4.7 Mucinous Carcinoma of Ovary Versus Lower Gastrointestinal (GI) Tract

Ovarian mucinous carcinomas are positive for CK7 and either positive or negative for CK20 and CDX2. Mucinous carcinomas of lower GI tract are negative for CK7 and positive for CK20 and CDX2.

4.8 Endometrioid Adenocarcinoma Versus Metastastic Adenocarcinoma from the GI Tract

Endometrioid adenocarcinomas are positive for CK7, ER/PR, and vimentin and negative for CK20 and CDX2. However, metastatic carcinomas from the GI tract are negative for CK7 (except upper GI carcinomas which they are positive for CK7), positive for CK20 and CDX2, and negative for ER/PR and vimentin.
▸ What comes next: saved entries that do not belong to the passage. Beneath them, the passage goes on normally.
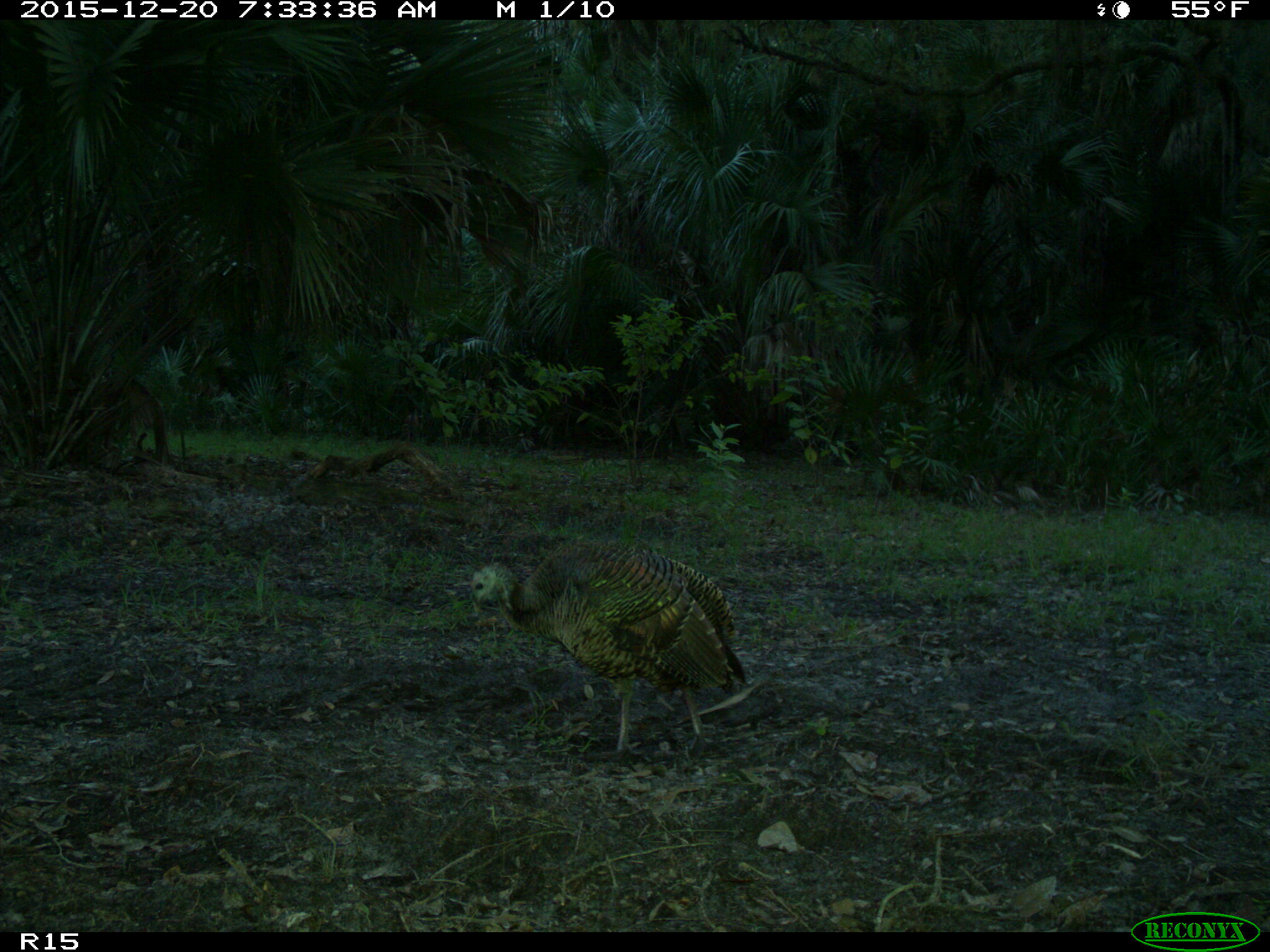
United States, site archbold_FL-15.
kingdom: Animalia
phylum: Chordata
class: Aves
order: Galliformes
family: Phasianidae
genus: Meleagris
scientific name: Meleagris gallopavo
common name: wild turkey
4.9 Endometrial Stromal Sarcoma (ESS) Versus Leiomyosarcoma

ESSs are positive for CD10 and negative or sometime weakly positive for SMA, transgelin, and desmin; leiomyosarcomas are strongly positive for SMA, transgelin, and desmin, and they are negative or occasionally weakly positive for CD10. ER and PR are usually positive in ESS. These immunostains are not usually useful in high-grade ESS and leiomyosarcoma (Hwang et al. 2015).

4.10 Germ Cell Tumors

IHC is very useful and often done to differentiate among germ cell tumors including dysgerminoma, yolk sac tumor, embryonal carcinoma, and choriocarcinoma (Table 3). Making the right diagnosis is essential for patient management and outcome.

Table 3 Immunohistochemical markers useful in discriminating among different subtypes of germ cell tumors of the ovary

5 Conclusion

IHC is used regularly in medical practices and is commonly used in helping to identify the origin of malignancy, predicting prognosis, and helping select targeted therapy.